## CHALLENGE
Copy exactly the run of lines that begins at the line with "From the photograph, between" and ends at the final line of the entries.

Stored entries
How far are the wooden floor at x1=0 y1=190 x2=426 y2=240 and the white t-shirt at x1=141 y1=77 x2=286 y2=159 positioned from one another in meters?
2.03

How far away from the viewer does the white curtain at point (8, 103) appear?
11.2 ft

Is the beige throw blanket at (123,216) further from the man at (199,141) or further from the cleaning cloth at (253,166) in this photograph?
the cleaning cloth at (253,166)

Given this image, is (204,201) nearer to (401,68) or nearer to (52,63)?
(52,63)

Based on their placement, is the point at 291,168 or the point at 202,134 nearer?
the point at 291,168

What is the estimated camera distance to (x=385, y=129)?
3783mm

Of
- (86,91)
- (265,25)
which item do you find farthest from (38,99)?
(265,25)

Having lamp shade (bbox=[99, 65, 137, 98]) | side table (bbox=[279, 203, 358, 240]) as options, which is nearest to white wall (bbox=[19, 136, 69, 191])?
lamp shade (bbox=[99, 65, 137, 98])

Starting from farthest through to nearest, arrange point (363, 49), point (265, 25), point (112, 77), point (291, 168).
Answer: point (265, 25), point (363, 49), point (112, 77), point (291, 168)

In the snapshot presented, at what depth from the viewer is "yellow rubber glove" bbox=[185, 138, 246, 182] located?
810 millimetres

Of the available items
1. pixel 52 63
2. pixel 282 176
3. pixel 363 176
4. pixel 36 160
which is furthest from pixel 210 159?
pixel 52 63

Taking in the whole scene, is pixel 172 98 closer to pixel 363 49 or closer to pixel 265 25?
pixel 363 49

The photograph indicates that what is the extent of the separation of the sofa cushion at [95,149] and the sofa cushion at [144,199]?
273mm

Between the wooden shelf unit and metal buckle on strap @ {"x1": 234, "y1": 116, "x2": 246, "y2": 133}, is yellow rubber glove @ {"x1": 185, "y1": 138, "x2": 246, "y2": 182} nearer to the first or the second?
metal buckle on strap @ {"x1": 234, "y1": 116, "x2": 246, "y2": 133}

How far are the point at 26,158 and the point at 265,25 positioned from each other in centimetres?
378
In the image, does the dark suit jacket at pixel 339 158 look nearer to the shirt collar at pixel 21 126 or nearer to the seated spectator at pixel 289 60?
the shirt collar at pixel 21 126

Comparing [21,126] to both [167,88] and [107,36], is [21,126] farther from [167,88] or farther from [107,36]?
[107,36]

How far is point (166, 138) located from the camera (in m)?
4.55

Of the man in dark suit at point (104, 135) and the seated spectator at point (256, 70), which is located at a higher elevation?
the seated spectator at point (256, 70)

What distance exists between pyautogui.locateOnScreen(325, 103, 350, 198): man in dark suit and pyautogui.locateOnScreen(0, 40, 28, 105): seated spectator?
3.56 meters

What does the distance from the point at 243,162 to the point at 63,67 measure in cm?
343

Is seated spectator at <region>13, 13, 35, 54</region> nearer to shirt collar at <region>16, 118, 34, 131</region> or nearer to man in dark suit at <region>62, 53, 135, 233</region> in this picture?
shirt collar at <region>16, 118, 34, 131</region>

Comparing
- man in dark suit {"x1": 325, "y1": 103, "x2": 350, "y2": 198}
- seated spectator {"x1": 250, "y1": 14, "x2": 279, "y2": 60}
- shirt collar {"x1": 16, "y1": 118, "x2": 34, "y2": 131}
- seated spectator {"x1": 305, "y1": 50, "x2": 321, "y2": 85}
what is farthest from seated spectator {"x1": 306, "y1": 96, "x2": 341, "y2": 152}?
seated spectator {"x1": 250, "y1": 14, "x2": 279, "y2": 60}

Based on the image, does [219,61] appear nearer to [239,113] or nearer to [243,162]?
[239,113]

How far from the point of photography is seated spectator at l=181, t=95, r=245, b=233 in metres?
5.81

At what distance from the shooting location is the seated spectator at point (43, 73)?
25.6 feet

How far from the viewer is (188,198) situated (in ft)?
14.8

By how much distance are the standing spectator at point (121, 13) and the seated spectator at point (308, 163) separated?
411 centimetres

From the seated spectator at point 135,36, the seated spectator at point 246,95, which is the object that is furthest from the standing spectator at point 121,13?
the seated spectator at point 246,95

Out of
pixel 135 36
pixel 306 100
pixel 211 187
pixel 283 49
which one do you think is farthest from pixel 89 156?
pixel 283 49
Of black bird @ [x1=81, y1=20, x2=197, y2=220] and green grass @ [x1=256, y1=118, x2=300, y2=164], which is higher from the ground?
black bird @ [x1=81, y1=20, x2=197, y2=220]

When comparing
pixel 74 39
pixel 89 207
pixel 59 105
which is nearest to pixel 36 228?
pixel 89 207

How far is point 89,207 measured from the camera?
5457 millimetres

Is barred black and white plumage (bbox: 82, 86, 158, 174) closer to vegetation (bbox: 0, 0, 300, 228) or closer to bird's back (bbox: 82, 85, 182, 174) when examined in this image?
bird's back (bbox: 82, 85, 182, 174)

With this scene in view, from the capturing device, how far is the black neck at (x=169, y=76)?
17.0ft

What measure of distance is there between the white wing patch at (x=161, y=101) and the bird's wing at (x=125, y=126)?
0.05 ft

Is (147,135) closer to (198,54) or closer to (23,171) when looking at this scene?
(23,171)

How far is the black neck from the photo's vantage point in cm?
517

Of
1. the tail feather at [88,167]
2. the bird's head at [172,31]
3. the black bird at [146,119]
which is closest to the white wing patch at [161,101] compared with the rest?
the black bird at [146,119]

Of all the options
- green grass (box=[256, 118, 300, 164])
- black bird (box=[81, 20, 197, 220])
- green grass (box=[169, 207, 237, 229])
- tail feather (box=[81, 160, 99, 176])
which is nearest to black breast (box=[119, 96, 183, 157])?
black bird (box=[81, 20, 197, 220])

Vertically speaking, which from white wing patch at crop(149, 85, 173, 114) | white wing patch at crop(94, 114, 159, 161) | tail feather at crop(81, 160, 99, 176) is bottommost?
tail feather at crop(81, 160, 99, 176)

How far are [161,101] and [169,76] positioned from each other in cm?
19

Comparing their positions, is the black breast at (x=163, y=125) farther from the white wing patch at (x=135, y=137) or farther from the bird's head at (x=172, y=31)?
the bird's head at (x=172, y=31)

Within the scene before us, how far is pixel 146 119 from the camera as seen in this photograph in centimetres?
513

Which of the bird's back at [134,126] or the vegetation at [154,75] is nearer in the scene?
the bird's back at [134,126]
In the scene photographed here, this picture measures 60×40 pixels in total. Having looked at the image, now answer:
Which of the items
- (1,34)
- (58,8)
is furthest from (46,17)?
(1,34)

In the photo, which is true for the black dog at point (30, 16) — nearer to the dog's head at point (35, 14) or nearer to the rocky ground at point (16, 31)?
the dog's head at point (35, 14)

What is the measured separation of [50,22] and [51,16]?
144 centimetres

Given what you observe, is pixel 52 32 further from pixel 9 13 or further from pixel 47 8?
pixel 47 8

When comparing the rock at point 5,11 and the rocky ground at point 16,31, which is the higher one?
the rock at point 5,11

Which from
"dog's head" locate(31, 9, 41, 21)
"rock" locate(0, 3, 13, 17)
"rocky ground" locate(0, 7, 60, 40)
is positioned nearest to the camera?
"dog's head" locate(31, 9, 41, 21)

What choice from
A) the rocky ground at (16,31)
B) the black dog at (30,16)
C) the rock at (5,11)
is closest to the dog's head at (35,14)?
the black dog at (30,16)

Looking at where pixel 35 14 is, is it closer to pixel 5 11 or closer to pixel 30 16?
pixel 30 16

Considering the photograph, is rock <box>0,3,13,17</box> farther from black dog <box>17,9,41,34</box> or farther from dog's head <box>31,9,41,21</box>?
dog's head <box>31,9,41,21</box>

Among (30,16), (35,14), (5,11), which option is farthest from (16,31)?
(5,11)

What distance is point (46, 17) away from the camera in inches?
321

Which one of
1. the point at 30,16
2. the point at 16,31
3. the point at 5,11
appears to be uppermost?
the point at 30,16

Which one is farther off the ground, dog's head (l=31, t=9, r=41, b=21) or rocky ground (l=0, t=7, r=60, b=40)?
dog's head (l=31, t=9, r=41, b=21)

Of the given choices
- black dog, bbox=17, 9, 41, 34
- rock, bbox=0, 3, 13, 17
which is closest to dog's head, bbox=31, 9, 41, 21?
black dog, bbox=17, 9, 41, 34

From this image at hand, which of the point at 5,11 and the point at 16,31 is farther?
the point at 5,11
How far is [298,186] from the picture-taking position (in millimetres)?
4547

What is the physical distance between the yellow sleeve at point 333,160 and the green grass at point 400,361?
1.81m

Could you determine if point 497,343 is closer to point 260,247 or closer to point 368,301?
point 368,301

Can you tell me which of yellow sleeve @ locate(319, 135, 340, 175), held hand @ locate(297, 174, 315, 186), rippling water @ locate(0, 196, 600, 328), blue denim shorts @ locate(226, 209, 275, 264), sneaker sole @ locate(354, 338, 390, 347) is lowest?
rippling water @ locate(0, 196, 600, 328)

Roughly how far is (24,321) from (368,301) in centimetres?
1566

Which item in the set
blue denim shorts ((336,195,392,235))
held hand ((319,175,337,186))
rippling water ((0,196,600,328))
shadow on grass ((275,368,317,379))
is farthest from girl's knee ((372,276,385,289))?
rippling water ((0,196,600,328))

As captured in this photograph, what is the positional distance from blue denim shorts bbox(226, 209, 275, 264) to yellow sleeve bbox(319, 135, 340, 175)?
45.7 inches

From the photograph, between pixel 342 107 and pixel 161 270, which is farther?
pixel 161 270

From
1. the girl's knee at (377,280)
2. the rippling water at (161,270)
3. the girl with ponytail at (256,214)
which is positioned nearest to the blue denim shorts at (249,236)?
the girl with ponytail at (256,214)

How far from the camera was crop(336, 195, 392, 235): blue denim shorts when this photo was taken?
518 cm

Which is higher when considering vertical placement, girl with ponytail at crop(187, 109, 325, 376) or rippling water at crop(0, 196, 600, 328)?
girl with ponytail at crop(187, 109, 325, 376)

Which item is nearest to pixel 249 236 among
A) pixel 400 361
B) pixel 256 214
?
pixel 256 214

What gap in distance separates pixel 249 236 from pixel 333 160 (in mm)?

## RESPONSE TO THIS EXERCISE
From the photograph, between pixel 342 107 and pixel 161 270, which is farther?
pixel 161 270

From
1. the girl's knee at (377,280)
2. the rippling water at (161,270)
3. the girl with ponytail at (256,214)
which is positioned nearest to the blue denim shorts at (249,236)?
the girl with ponytail at (256,214)

How far from the camera was crop(336, 195, 392, 235): blue denim shorts when this photo was taken?
518 cm

Which is higher when considering vertical placement, girl with ponytail at crop(187, 109, 325, 376) or rippling water at crop(0, 196, 600, 328)?
girl with ponytail at crop(187, 109, 325, 376)

Which item is nearest to pixel 249 236 among
A) pixel 400 361
B) pixel 256 214
?
pixel 256 214

What gap in distance separates pixel 249 236 from pixel 333 160 (in mm)?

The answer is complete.